Of course, a wife who is off limits would not be able to campaign for her husband. I think that would be terrific. Finally, we could end the tradition that a presidential candidate's spouse is running for something, too. If we want a first family to obsess over, we should just hire a king and queen.
“I think it is pretty safe to say that this topic might come up.” So Lady Collins says, having just raised the topic herself.

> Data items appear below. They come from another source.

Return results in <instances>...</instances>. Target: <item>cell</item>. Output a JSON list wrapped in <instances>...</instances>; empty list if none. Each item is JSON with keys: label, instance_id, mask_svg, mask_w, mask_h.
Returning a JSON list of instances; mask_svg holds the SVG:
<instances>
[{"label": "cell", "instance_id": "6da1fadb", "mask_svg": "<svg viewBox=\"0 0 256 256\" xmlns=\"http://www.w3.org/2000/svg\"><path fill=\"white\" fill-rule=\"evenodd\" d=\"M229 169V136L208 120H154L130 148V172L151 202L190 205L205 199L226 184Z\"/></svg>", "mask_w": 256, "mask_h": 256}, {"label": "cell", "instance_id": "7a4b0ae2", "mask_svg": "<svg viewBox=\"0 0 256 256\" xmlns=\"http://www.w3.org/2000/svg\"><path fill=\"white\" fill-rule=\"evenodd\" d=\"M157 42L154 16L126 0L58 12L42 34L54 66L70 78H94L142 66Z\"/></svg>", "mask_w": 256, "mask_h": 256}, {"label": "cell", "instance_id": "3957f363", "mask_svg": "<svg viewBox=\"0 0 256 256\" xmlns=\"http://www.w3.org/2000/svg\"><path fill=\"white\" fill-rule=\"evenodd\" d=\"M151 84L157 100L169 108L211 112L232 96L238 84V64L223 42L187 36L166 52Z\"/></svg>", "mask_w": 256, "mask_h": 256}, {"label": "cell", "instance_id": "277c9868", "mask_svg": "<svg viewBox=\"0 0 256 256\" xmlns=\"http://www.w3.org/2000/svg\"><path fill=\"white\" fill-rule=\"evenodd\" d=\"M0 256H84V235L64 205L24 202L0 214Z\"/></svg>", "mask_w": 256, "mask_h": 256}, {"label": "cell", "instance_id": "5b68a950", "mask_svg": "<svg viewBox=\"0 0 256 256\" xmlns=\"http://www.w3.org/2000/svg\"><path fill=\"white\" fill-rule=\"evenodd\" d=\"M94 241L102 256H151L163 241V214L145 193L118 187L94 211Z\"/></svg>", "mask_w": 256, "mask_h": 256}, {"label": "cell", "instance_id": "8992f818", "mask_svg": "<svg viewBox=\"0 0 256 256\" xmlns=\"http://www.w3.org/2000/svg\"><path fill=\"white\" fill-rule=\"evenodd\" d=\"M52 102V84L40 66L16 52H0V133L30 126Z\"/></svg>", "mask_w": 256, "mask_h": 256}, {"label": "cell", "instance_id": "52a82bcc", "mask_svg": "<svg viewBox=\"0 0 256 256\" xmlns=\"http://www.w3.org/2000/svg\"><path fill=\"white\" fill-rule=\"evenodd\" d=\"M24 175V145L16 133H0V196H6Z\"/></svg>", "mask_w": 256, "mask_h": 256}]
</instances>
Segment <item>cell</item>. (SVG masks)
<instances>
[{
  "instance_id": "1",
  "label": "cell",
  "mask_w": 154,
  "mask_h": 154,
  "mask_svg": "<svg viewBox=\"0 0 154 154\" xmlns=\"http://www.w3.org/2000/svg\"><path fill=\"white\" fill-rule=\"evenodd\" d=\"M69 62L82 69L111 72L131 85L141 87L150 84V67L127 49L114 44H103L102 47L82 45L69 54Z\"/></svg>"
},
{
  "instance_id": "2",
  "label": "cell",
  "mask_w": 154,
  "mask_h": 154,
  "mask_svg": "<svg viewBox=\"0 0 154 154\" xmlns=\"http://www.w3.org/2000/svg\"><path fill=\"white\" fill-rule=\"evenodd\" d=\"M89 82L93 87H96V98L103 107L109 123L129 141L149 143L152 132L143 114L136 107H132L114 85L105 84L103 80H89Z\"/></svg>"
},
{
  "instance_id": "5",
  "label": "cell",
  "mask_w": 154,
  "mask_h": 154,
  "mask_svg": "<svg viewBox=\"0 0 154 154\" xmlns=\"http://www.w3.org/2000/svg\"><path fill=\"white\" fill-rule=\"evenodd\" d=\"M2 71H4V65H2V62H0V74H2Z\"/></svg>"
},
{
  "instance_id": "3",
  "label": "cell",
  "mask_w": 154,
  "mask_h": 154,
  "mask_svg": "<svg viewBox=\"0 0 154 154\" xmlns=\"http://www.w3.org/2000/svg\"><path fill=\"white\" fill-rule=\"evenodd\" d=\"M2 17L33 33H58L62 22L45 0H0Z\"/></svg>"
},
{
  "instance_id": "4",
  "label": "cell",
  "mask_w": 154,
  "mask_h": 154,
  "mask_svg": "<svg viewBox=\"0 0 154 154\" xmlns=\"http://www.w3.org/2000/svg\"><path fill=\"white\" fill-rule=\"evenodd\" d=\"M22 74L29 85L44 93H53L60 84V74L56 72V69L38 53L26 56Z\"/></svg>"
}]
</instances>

Tomorrow, we’ll talk about what we saw last weekend when we visited an older friend who is struggling with serious medical issues. For us, this trip had a special resonance because Paul Krugman wrote about Ryan’s plan on the first day of our visit (click here). But Lady Collins still hasn’t discussed Ryan’s plan, despite the promise she seemed to make to poor Rachel that night. Collins is going to talk about sex. This lady likes hot entertainment. Indeed, many liberals are rediscovering the joys of political sex, having spent a previous decade arguing that we shouldn’t waste out time on such matters. You see, the steamy sex in question is Republican sex now!
“Really persistent sexual misbehavior says something about the character of the person involved.” So a high lady rules today. The analysts authored a rain of jibes, eventually asking this:
What does persistent attention to underwear drawers say about a columnist’s character?